Another issue Laughlin mentioned was backing up data at another county property that could be affected by a tornado or other major natural disaster, and suggested using a bank in Osage Beach if the county decides to go that route.
The Huber representatives said that they would set up a back-up cloud at their Jefferson City office to locally route the data safely and store in a place that's easily accessible by technicians, should systems ever go down again like they did in September 2016. An alleged security breach and subsequent confiscation of servers by the FBI caused a shutdown in network systems, email and phones.
"That's something we can do on the fly now. We can bill that into the statement of work to get the AS/400 off-site as well," Shepard said. "The big need coming up is getting somebody on site as things are starting to get better around here. People are wanting more and more. As we grow users are needing more help."
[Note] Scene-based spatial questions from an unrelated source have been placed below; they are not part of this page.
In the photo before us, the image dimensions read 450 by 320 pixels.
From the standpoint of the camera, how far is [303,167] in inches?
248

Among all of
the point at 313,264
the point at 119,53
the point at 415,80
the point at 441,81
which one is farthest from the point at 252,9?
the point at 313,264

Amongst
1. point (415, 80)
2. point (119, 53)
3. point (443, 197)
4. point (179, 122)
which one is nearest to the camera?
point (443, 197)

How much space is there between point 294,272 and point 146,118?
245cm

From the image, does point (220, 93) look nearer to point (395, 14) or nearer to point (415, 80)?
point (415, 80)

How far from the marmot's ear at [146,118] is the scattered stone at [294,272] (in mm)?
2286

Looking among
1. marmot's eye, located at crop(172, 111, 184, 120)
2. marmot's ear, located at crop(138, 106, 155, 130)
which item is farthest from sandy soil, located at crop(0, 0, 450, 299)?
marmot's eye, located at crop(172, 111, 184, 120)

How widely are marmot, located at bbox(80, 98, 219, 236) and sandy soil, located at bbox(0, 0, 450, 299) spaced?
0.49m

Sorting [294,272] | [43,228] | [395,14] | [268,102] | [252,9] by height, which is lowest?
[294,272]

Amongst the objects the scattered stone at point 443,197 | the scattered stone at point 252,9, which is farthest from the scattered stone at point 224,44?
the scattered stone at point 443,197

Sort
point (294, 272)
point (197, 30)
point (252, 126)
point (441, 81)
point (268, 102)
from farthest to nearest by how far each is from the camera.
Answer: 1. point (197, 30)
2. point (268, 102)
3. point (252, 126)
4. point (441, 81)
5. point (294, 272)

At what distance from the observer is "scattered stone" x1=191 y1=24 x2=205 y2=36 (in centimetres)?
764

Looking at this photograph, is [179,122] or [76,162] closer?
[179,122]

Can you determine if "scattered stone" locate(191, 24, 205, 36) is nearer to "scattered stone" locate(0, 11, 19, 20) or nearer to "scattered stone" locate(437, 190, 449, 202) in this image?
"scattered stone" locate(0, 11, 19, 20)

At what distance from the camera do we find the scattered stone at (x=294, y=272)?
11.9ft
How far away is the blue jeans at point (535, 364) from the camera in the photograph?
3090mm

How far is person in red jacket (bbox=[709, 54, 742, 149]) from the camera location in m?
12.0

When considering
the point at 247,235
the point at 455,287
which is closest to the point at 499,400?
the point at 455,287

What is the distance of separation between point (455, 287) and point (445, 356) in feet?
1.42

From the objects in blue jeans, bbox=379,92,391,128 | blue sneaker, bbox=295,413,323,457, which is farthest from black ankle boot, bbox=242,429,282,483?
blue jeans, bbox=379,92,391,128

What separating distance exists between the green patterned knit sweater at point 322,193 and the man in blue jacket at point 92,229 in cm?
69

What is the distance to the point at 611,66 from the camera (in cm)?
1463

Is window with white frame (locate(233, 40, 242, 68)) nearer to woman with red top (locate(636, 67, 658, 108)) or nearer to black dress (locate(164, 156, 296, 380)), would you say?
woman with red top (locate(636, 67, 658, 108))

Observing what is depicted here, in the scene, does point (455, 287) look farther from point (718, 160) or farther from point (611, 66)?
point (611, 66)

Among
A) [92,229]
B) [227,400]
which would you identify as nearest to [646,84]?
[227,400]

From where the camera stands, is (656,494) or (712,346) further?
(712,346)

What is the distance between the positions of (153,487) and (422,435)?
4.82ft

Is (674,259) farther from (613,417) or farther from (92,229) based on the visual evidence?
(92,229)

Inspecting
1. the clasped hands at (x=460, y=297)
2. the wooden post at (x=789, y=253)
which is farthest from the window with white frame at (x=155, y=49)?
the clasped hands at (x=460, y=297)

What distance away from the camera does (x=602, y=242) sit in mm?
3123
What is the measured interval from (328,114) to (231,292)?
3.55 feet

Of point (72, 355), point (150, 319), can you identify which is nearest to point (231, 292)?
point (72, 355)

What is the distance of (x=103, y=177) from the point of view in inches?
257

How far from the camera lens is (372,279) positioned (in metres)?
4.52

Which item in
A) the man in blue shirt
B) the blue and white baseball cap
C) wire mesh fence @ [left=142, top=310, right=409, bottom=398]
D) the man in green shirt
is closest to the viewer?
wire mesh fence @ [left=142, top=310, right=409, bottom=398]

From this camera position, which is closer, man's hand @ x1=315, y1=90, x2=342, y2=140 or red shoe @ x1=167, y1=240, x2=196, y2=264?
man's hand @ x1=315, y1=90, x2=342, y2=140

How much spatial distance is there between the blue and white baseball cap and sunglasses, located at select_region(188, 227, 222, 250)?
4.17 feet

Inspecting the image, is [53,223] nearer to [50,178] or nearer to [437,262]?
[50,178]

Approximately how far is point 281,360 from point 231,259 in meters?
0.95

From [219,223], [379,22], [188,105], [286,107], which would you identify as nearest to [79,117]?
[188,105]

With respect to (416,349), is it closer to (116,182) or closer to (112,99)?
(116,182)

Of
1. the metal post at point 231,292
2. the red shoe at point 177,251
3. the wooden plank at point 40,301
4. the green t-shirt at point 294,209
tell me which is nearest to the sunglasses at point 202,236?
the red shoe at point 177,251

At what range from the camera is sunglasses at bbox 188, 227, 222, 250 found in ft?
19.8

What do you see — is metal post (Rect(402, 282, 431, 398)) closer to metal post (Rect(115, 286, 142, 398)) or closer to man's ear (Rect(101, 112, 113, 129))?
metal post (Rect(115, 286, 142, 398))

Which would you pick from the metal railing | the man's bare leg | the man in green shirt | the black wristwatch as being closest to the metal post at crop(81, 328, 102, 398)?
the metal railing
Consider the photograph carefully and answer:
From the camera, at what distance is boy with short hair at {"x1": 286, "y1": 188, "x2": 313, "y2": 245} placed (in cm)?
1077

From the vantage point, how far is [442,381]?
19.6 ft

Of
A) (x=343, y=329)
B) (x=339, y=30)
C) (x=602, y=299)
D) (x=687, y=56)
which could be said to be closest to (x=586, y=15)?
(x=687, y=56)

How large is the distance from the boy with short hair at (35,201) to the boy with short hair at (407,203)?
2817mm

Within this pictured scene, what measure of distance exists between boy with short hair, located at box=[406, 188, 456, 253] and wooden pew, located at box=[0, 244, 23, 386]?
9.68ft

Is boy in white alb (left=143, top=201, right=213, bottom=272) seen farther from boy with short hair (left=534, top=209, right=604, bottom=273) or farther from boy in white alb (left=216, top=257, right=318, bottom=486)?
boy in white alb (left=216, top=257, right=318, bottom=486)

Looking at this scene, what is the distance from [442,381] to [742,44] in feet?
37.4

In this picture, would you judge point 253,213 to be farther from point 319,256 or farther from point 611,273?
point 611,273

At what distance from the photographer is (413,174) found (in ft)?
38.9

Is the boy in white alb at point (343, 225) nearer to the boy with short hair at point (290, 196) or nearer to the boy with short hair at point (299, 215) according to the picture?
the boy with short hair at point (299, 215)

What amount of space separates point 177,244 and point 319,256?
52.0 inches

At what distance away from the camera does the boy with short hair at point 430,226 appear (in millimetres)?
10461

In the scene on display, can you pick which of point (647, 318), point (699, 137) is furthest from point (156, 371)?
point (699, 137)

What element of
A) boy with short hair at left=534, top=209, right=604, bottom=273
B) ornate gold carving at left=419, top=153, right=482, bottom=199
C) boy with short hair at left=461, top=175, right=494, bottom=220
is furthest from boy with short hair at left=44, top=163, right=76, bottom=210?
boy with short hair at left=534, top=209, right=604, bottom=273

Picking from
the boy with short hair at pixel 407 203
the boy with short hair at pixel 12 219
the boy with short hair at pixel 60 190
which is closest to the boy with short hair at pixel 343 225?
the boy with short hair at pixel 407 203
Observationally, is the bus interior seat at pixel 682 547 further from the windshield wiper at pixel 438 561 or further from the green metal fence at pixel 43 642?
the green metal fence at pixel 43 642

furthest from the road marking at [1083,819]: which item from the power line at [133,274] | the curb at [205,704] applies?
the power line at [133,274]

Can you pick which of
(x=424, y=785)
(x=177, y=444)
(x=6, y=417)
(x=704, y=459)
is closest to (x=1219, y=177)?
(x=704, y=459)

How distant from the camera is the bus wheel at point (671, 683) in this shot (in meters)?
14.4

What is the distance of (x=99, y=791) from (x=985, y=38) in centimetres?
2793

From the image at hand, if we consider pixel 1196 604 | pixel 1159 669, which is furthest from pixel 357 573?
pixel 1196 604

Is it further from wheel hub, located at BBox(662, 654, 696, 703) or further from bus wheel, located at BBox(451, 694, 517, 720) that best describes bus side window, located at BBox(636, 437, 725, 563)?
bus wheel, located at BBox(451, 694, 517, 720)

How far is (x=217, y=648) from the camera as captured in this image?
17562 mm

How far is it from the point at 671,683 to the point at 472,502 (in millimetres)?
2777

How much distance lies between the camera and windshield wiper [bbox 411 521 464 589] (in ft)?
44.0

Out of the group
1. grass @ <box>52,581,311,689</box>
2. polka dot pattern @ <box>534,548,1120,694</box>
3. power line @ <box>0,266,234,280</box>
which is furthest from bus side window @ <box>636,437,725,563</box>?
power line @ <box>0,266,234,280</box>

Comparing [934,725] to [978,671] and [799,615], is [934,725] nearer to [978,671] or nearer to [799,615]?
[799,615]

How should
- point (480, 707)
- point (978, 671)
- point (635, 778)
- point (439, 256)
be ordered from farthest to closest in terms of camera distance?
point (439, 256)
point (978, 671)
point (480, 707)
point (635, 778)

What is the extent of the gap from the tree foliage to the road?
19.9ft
Hasty recommended Huber send the commission an email with the proposed backup work to begin this week and said he would place the item on an upcoming agenda for a full vote with his fellow commissioners present.
According to an agenda sheet received Monday after the meeting, the commission will discuss the off-site backup as well as "computer services - request for qualifications" on Thursday, June 29.
"We had a nuclear explosion that was getting ready to happen here, it was going to happen," Hasty said. "We were in a horrific condition. Unbelievable. This county government can never ever be in a position that we were put in last fall. That could never occur again."